▸ How to complete this task:
Please reproduce the listing word for word. Pictures stay out.
───── Data section ─────
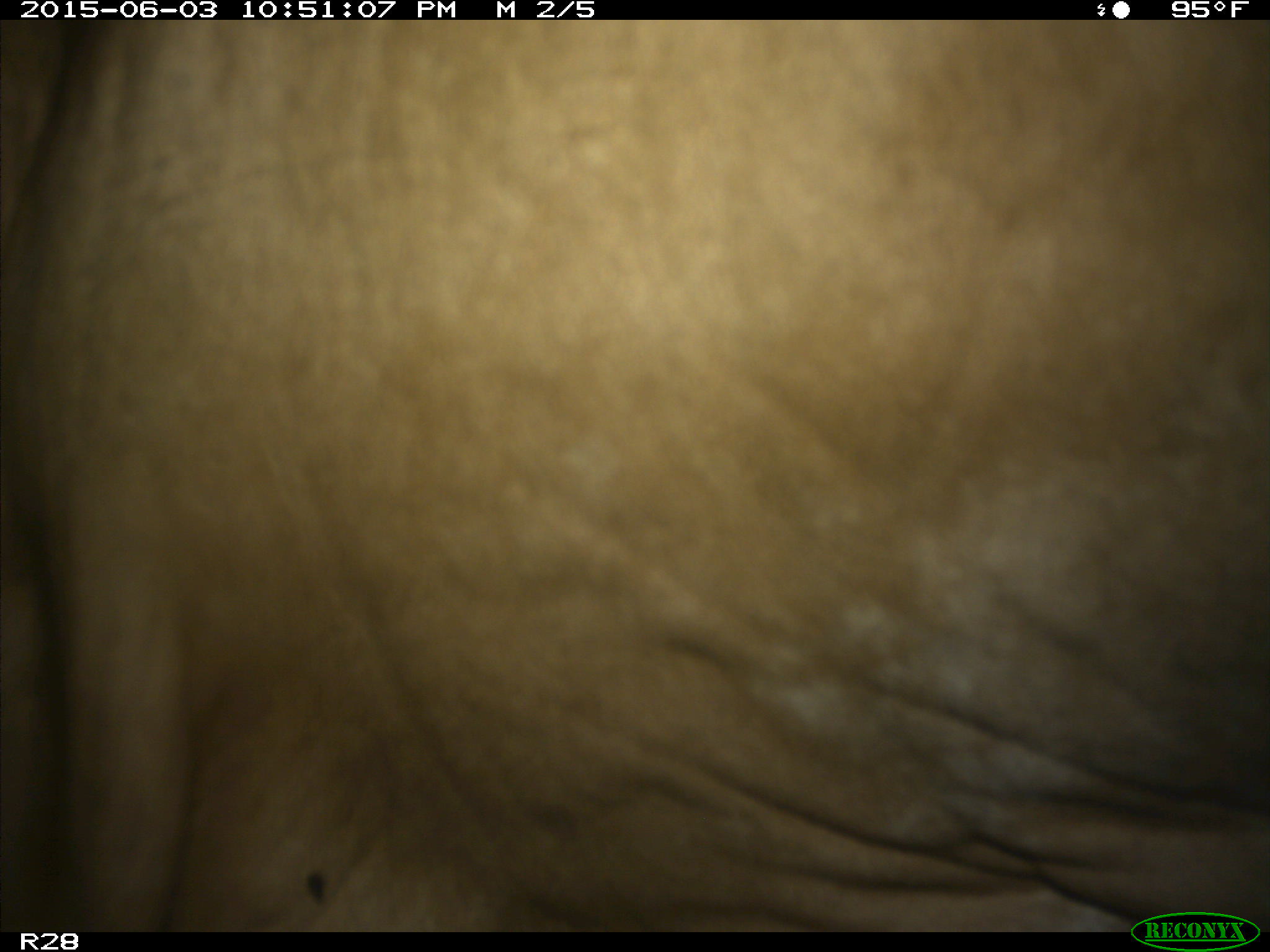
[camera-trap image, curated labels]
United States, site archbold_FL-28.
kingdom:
─────
▸ Solution:
[camera-trap image, curated labels]
United States, site archbold_FL-28.
kingdom:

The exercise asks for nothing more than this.